Und wie es der Zufall so will, hat Jones seinen Fonds als „gehedgten Fonds“ („hedged fund“) bezeichnet, was sicherlich treffender ist als die Bezeichnung „Hedgefonds“ („hedge fund“), die im Englischen nach einem Fonds klingt, der in Landschaftsgärtnereien investiert („hedge“ = „Hecke“). Ich vermute, die meisten Leute, die den Namen hörten, hatten keine Ahnung, was „gehedgt“ bedeutet, deshalb hörten sie fälschlicherweise „hedge“ statt „hedged“ und diese falsche Bezeichnung hat sich durchgesetzt. Das erinnert mich an einen Kommentar von Ed Seykota (einem der Pioniere der computerisierten Trendfolge) dazu, dass er statt eines arithmetischen gleitenden Durchschnitts einen exponentiellen gleitenden Durchschnitt verwendete: „Das war damals derart neu, dass sich Gerüchte über ein ‚expedentielles‘ System verbreiteten.“4 Ich vermute, im Falle von Jones hat eine ähnliche Verballhornung stattgefunden. Jones schätzte diesen populär gewordenen Begriff gering und hat angeblich zu Freunden gesagt: „Ich betrachte den Namen ‚Hedgefonds‘, in dem ein Substantiv für ein Adjektiv steht, immer noch mit Abscheu.“5

* Soweit nicht anders angegeben, stammt das Material für dieses Kapitel aus vier Quellen: (1) A.W. Jones & Co.: A Basic Report to the Partners on the Fully Committed Fund, Mai 1961; (2) Alfred Winslow Jones: „Fashions in Forecasting“, in: Fortune, März 1949; (3) Carol J. Loomis: „The Jones Nobody Keeps Up With“, in: Fortune, April 1966; (4) Carol J. Loomis: „Hard Times Come to the Hedge Funds“, in: Fortune, Januar 1970.

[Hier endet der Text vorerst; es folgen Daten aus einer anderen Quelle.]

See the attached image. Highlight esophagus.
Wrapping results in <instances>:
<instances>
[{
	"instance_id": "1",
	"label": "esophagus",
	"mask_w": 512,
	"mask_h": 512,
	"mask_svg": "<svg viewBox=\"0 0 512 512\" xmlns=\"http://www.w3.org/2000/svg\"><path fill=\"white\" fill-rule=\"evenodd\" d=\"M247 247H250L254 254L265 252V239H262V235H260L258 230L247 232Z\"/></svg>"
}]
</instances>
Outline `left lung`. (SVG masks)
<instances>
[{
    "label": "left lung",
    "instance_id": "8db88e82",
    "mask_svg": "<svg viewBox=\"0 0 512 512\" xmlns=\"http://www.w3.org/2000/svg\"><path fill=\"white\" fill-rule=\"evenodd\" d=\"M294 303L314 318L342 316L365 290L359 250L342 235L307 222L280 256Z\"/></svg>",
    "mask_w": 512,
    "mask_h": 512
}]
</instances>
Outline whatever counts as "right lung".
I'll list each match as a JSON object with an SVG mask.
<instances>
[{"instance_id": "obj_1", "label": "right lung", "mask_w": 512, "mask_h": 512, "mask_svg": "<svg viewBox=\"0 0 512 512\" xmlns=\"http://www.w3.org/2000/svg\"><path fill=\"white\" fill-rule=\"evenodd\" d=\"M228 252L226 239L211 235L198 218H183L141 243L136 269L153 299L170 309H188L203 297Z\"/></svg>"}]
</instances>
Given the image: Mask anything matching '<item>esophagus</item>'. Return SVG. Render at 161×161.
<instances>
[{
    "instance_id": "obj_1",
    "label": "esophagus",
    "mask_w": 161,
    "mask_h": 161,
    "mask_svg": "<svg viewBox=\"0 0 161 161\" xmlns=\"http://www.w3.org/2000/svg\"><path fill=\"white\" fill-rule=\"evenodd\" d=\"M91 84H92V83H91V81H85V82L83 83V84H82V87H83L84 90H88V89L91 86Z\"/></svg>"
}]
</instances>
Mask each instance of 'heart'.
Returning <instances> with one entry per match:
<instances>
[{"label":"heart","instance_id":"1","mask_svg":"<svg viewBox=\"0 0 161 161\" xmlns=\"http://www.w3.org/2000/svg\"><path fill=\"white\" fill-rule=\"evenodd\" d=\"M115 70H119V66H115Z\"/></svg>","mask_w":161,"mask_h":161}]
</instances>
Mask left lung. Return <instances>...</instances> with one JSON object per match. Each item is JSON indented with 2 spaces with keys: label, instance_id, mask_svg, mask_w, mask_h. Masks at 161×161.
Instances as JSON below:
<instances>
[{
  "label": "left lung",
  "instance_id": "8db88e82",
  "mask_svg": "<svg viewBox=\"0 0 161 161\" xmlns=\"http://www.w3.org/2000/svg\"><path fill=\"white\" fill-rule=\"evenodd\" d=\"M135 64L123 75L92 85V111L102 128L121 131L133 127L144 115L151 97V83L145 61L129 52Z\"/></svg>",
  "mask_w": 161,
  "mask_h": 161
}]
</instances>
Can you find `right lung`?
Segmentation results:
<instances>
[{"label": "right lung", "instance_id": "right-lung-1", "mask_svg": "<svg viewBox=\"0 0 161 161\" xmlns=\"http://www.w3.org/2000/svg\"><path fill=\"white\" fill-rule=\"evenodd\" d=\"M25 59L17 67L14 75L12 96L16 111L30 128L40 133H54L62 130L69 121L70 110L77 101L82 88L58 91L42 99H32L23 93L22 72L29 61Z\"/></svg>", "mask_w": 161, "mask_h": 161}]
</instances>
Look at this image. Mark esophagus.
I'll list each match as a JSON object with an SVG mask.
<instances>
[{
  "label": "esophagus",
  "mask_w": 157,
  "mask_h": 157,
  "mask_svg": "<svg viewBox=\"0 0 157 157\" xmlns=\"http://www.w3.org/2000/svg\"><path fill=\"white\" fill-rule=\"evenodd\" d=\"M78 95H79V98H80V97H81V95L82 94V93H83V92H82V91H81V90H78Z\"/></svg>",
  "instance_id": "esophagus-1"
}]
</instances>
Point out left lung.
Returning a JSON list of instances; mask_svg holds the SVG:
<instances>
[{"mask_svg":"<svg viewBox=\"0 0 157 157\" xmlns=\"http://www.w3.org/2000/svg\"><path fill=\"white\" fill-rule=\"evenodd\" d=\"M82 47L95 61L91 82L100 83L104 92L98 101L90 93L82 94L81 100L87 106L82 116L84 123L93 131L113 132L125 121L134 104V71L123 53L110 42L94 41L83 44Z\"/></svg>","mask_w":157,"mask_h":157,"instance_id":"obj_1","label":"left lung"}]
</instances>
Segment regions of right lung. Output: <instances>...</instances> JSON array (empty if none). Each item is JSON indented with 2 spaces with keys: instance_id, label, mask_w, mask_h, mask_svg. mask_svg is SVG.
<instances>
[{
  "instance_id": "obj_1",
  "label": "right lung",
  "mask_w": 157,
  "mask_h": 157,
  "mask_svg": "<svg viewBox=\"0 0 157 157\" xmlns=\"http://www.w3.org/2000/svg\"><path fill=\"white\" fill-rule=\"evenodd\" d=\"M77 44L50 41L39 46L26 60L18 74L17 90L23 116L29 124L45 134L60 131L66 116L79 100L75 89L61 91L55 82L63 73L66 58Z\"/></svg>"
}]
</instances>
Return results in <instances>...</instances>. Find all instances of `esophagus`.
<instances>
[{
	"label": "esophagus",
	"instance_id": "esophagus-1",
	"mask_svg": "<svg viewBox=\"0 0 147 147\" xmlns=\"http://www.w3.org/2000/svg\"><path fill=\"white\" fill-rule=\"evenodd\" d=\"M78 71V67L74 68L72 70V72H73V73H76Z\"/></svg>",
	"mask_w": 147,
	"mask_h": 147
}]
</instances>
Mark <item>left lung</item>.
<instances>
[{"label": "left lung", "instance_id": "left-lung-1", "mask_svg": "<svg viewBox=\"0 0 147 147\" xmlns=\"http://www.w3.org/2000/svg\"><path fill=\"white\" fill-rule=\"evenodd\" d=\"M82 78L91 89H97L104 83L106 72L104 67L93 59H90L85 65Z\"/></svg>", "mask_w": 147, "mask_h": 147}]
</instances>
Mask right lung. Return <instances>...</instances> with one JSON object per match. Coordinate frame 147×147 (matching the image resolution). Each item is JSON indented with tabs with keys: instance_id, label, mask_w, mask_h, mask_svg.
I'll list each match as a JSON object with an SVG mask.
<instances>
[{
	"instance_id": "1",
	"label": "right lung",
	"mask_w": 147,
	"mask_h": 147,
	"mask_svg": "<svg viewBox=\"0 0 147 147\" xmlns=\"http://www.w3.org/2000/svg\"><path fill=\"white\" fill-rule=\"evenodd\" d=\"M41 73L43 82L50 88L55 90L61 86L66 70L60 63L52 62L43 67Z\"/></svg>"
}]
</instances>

1 Die allgemeine Personengesellschaft wurde 1952 zur Kommanditgesellschaft umstrukturiert, sodass sie Anleger gegen eine Anreizgebühr von 20 Prozent auf die Gewinne annehmen konnte.

2 Grob gesagt behauptete die Dow Theory, wenn sowohl der Dow Jones Industrial Average als auch die Eisenbahn-Indizes im Laufe eines Abwärtstrends (einer Folge von immer niedrigeren relativen Hochs) ihre vorigen Hochs überschreiten, signalisiere dies die Wende von der Baisse zur Hausse. Eine entsprechende Definition galt auch für die Wende von Aufwärtstrends.

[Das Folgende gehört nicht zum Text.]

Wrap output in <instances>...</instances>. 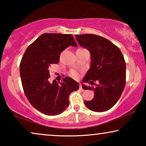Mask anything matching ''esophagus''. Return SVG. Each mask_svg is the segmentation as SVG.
I'll return each instance as SVG.
<instances>
[{
  "mask_svg": "<svg viewBox=\"0 0 146 146\" xmlns=\"http://www.w3.org/2000/svg\"><path fill=\"white\" fill-rule=\"evenodd\" d=\"M80 91H82V92L84 91V89L82 88V86L81 84H80Z\"/></svg>",
  "mask_w": 146,
  "mask_h": 146,
  "instance_id": "1",
  "label": "esophagus"
}]
</instances>
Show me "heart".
Segmentation results:
<instances>
[{
	"instance_id": "obj_1",
	"label": "heart",
	"mask_w": 146,
	"mask_h": 146,
	"mask_svg": "<svg viewBox=\"0 0 146 146\" xmlns=\"http://www.w3.org/2000/svg\"><path fill=\"white\" fill-rule=\"evenodd\" d=\"M70 74L74 78H77L78 76V72L76 70H72L70 71Z\"/></svg>"
}]
</instances>
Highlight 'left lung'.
<instances>
[{
    "instance_id": "8db88e82",
    "label": "left lung",
    "mask_w": 146,
    "mask_h": 146,
    "mask_svg": "<svg viewBox=\"0 0 146 146\" xmlns=\"http://www.w3.org/2000/svg\"><path fill=\"white\" fill-rule=\"evenodd\" d=\"M78 43L90 52V68L82 80L96 86L87 87L94 93L90 101H84L88 108L96 112L108 110L120 98L125 85V62L118 47L105 38L85 34L76 35Z\"/></svg>"
}]
</instances>
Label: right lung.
Instances as JSON below:
<instances>
[{
	"instance_id": "1",
	"label": "right lung",
	"mask_w": 146,
	"mask_h": 146,
	"mask_svg": "<svg viewBox=\"0 0 146 146\" xmlns=\"http://www.w3.org/2000/svg\"><path fill=\"white\" fill-rule=\"evenodd\" d=\"M69 46L77 47L72 35L42 34L27 48L21 62L26 96L35 109L47 115L63 112L69 105L70 94L79 89L78 83L68 76L60 84L49 81V67L58 63L61 52Z\"/></svg>"
}]
</instances>
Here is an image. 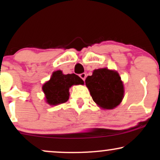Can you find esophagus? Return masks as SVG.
I'll use <instances>...</instances> for the list:
<instances>
[{"mask_svg": "<svg viewBox=\"0 0 160 160\" xmlns=\"http://www.w3.org/2000/svg\"><path fill=\"white\" fill-rule=\"evenodd\" d=\"M80 78L82 79V80H86V74H85V73H82V74H80Z\"/></svg>", "mask_w": 160, "mask_h": 160, "instance_id": "1", "label": "esophagus"}]
</instances>
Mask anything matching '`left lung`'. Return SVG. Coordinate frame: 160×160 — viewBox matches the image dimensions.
Returning <instances> with one entry per match:
<instances>
[{"label":"left lung","mask_w":160,"mask_h":160,"mask_svg":"<svg viewBox=\"0 0 160 160\" xmlns=\"http://www.w3.org/2000/svg\"><path fill=\"white\" fill-rule=\"evenodd\" d=\"M85 82L93 101L103 109H113L123 98V83L118 73L113 70H94Z\"/></svg>","instance_id":"8db88e82"}]
</instances>
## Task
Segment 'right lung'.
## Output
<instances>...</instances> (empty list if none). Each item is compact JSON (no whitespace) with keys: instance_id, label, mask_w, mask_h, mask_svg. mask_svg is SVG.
Returning <instances> with one entry per match:
<instances>
[{"instance_id":"add662e5","label":"right lung","mask_w":160,"mask_h":160,"mask_svg":"<svg viewBox=\"0 0 160 160\" xmlns=\"http://www.w3.org/2000/svg\"><path fill=\"white\" fill-rule=\"evenodd\" d=\"M83 83V80L75 74H63L62 71H56L52 73L50 80L43 84L42 89L47 103L49 105H57L68 100L69 89L71 86Z\"/></svg>"}]
</instances>
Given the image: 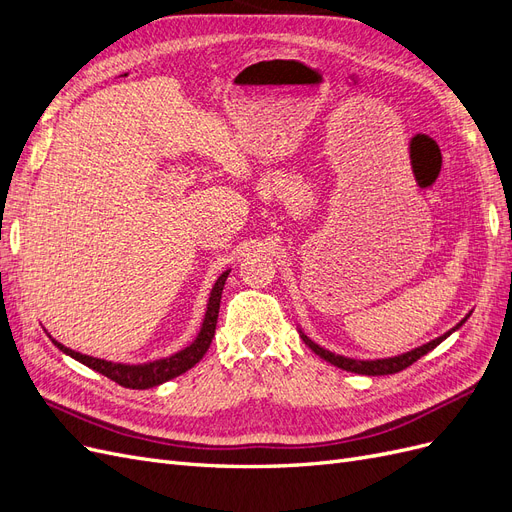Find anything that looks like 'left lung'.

3 Diese Episode wird ausführlich geschildert in: Sebastian Mallaby: More Money Than God, New York, Penguin Press 2010, S. 373-374. [Auf Deutsch erschienen im FinanzBuch Verlag 2011: Mehr Geld als Gott.]

4 Jack D. Schwager: Magier der Märkte, München, FinanzBuch Verlag 2004.

5 John Brooks: The Go-Go Years, S. 142, zitiert nach Mallaby: More Money Than God, S. 413.